A historian has two duties. The first is to get the facts right about what happened. The second is to interpret them honestly and impartialy. This book fails on both counts.

The problem with this book is not the author's political views; many political extremists wrote excellent history. Nor is it that his political views influence his work: many historians fail the imparitality test, and still can at least give an interesting, if biased, account of why things happened as they did. The problem is that the book is that it is, first, dishonest: the author deliberatly leaves out "inconvenient" facts and puts in inaccurate claims that support the author's thesis ("noble savage opressed by greedy capitalists"). The second problem is that it is simply wrong: quite a few of the "facts" it presents are simply wrong. A biased history book is one thing; a dishonest, inaccurate history book is something else altogether.

For example, it is simply not true that the English settlers in Virginia genocided the Powhatan Indians; it is not true that the Chesapeake colonies avidly desired slaves, or that income inequality increased in the 18th century colonies; it is not true that Lincoln "changed his views to suit his audience"; it is not true that a woman named Polly Baker was "tried for having children out of wedlock" (it is a well-known literary hoax perpetuated by Benjamin Franklin to call attention to the mistreatment of women by the justice system); it is not true that the Tet offensive was a Northern victory (quite the opposite, in fact, dramatic TV footage to the contrary notwithstanding).

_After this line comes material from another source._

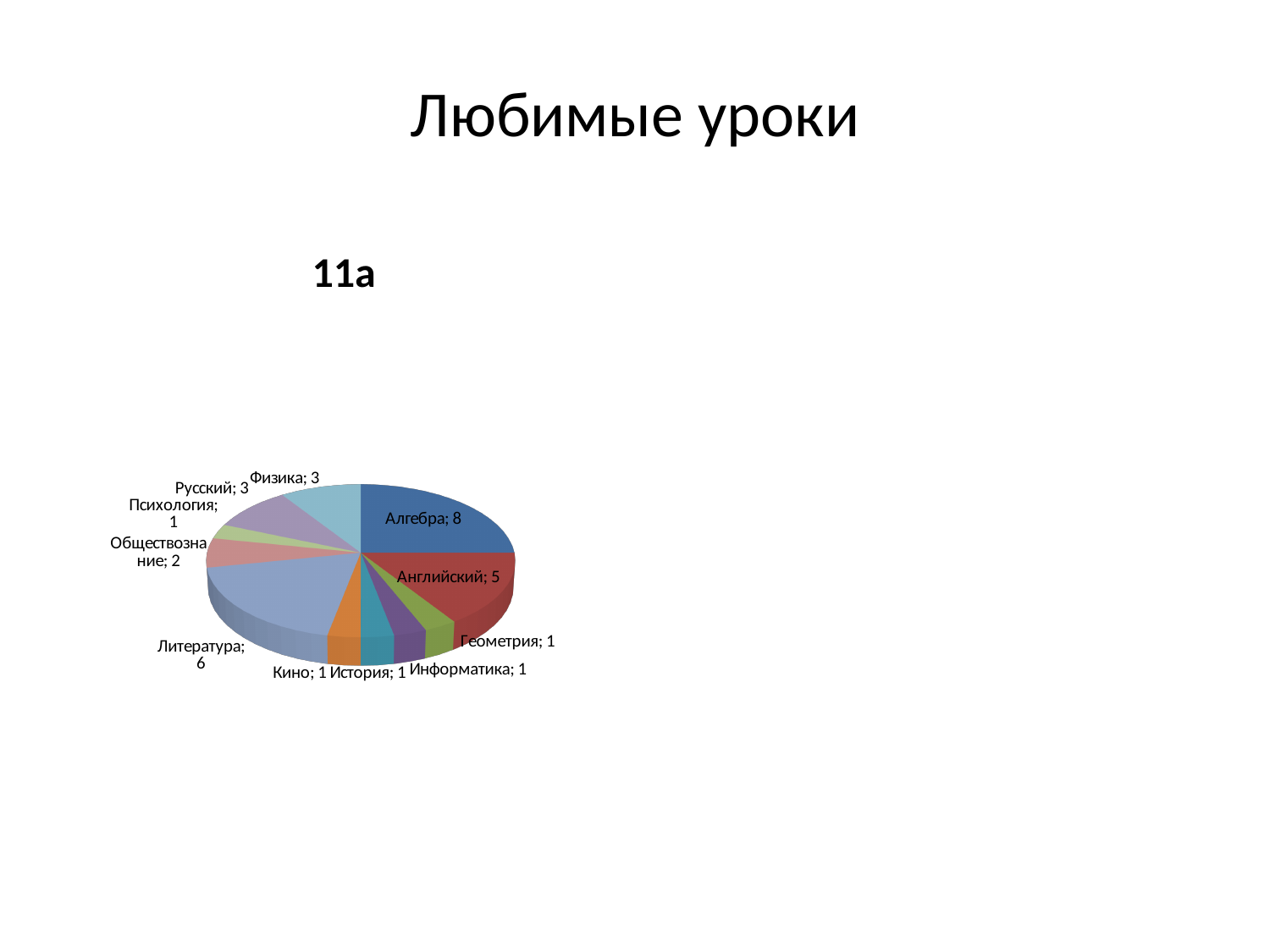
What is the value for Литература? 6 What is the value for Английский? 5 Which is larger, the value for Английский or the value for Физика? Английский How many subjects (slices) are shown in the pie chart? 11 What is the title of the chart? 11а What is the value for Алгебра? 8 What is the total of all the values shown in the pie chart? 32 What share of the pie does Алгебра represent? 25% What is the difference between the values for Алгебра and Литература? 2 What is the value for Обществознание? 2 What kind of chart is shown on the slide? pie chart Which subject has the largest slice of the pie? Алгебра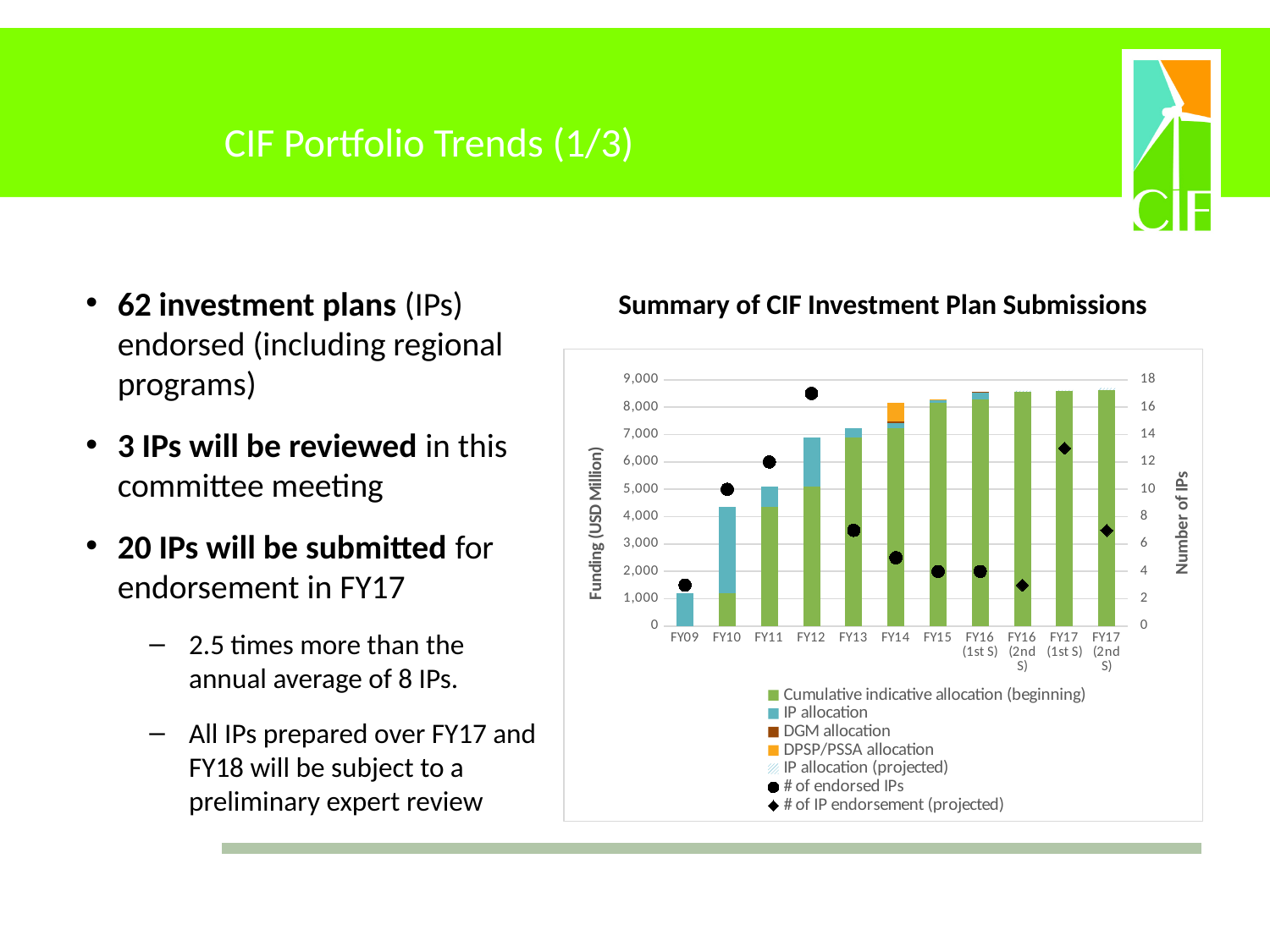
How many categories are shown along the x axis of the chart? 11 Which has more endorsed IPs, FY11 or FY13? FY11 What is the label of the left vertical axis? Funding (USD Million) Do the total funding bars generally rise or fall from FY09 to FY17 (2nd S)? rise What kind of chart is shown on the slide? combination bar and line chart Which fiscal year has the highest number of endorsed IPs? FY12 Which has a taller total funding bar, FY09 or FY10? FY10 Is the total funding bar for FY17 (2nd S) greater or less than 8,000? greater Is the total funding bar for FY09 greater or less than 2,000? less Is the number of endorsed IPs for FY12 greater or less than 14? greater How many series does the chart's legend list? 7 What is the title of the chart? Summary of CIF Investment Plan Submissions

And so on and so forth. The non-facts presented as "history" in this book could fill a volume--and they did (at least, they filled quite a few pages in Prof. Oscar Handlin's review of the book, back in 1980). It is hard to decide whether Zinn is simply a careless, incompetent historian or whether he is knowingly distorting and inventing "facts", that is, if he's lying. This, however, is a moot point, since this is hardly the only general history book available about the United States. With so many good books out there, why bother with this one?